Bei diesem Transfer hat sich der Schalke 04 eine Rückkaufoption vorbehalten. Diese läuft allerdings drei Tage nach Saisonende in der zweiten Bundesliga, also am 22. Mai, ab. Das berichtet das Westfalen-Blatt. Der Plan mit dem Spieler scheint sowieso ein kurioser zu sein.

Tekpetey konnte bei Paderborn überzeugen

Bei den Ostwestfalen spielte der 21-Jährige eine starke Saison. In der Liga traf er in 29 Spielen zehn Mal und bereitete sechs Tore vor. Dazu kommen vier Einsätze und ein weiterer Treffer plus Torvorlage im DFB-Pokal.

Bernard Tekpetey jubelt mit seinen Paderborner Mannschaftskollegen. Foto: Bernd Thissen/dpa

Denkt Schalke deshalb darüber nach, die Rückkaufoption zu ziehen? Angesichts der schwachen Offensivleistungen in dieser Saison, könnte Schalke einen treffsicheren Stürmer gebrauchen. Oder wird er direkt wieder neu verliehen?

Tekpetey-Ablöse hängt von einem möglichen Aufstieg ab

Die Ablösesumme für den Stürmer, den Gerald Asamoah in Ghana entdeckte, hängt wohl von einem möglichen Aufstieg der Paderborner in die erste Liga ab.
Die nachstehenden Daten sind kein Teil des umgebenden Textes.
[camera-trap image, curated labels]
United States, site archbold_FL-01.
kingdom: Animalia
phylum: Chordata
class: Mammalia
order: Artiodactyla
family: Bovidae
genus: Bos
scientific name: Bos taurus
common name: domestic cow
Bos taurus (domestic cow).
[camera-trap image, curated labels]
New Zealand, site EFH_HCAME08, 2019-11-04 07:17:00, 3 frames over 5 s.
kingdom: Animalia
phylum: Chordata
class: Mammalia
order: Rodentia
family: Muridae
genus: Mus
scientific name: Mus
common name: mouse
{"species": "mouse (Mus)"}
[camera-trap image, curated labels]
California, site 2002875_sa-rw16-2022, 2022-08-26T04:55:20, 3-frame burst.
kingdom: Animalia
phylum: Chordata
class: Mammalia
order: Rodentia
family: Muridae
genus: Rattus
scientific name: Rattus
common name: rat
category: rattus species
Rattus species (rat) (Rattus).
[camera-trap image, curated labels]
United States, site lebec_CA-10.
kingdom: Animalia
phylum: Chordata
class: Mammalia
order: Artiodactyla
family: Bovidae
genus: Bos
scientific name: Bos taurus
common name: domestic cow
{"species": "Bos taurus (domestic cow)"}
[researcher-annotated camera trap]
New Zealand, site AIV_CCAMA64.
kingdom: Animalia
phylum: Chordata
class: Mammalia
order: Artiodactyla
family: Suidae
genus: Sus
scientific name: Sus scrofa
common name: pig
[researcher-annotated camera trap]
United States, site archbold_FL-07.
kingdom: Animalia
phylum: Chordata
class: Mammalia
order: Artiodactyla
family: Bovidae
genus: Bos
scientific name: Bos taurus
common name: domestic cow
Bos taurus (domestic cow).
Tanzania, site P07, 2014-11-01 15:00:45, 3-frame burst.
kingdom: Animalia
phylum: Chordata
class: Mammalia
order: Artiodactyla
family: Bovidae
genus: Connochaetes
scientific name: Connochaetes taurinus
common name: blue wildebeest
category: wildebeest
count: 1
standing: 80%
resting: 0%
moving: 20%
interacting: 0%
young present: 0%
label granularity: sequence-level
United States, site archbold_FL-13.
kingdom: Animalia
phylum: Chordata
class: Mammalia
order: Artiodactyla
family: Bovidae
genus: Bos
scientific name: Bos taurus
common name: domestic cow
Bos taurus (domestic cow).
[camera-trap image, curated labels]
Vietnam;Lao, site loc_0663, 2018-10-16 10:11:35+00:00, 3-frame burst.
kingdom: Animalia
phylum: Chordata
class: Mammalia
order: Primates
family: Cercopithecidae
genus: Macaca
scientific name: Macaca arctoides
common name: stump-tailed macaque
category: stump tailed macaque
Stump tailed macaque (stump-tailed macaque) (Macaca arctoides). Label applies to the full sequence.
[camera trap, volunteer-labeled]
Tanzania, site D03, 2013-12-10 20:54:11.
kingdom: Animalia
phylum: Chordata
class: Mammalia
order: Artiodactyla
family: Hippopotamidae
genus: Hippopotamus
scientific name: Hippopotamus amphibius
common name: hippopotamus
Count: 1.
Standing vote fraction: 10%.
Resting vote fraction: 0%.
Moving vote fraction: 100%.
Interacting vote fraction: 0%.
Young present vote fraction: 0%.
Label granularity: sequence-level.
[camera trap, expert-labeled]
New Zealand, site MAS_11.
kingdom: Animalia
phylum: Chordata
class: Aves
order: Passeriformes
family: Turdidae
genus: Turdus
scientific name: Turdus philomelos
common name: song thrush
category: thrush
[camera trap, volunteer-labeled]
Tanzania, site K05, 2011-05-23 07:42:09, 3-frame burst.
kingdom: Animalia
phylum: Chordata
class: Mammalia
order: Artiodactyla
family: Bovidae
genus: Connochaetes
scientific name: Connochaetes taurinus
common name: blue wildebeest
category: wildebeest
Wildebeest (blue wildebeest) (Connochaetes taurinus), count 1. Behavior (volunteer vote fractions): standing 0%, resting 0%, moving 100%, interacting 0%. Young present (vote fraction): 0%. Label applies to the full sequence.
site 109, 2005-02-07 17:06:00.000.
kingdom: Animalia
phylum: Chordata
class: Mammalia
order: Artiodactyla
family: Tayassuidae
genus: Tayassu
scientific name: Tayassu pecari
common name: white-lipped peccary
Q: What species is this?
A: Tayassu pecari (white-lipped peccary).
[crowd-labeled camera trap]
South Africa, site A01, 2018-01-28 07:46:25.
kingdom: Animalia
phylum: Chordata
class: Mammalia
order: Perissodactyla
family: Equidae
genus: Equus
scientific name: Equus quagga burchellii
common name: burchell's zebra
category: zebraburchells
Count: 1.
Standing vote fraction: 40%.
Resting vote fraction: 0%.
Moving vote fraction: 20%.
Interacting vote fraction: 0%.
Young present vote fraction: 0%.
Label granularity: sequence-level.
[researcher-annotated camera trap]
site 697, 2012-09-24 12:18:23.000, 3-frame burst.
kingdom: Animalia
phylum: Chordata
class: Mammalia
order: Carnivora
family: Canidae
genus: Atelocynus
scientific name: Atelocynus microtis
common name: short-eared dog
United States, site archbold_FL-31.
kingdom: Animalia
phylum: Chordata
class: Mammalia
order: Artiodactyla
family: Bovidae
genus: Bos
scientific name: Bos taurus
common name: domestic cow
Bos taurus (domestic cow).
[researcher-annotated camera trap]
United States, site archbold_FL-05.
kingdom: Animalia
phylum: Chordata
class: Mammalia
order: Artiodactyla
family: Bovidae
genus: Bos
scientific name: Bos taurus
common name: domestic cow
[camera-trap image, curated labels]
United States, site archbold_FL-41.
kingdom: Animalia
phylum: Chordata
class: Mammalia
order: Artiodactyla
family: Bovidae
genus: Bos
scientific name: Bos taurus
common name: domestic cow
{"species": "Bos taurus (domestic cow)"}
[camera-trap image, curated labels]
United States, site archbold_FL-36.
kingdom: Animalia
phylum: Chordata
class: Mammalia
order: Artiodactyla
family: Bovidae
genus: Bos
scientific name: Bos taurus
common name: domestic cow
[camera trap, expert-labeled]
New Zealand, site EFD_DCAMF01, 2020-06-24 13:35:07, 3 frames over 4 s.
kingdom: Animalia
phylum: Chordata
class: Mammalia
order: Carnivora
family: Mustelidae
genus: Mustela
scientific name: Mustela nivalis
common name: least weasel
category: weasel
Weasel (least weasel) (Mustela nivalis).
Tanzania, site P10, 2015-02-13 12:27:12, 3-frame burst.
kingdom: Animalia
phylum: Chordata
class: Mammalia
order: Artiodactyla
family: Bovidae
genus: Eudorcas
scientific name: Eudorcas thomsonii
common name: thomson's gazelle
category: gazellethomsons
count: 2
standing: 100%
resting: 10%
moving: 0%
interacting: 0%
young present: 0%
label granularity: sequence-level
Schafft der SCP die Rückkehr in die Bundesliga, müsste Schalke für Tekpetey etwa 1,5 Millionen Euro an die Ostwestfalen überweisen. So schreibt es das Westfalen-Blatt.

Aktuelle S04-Themen:

Angeblich sei Schalke auch an Philipp Klement und Sebastian Schonlau vom SCP interessiert. Zudem soll Paderborn-Sportchef Markus Krösche ein heißer Kandidat beim S04 sein.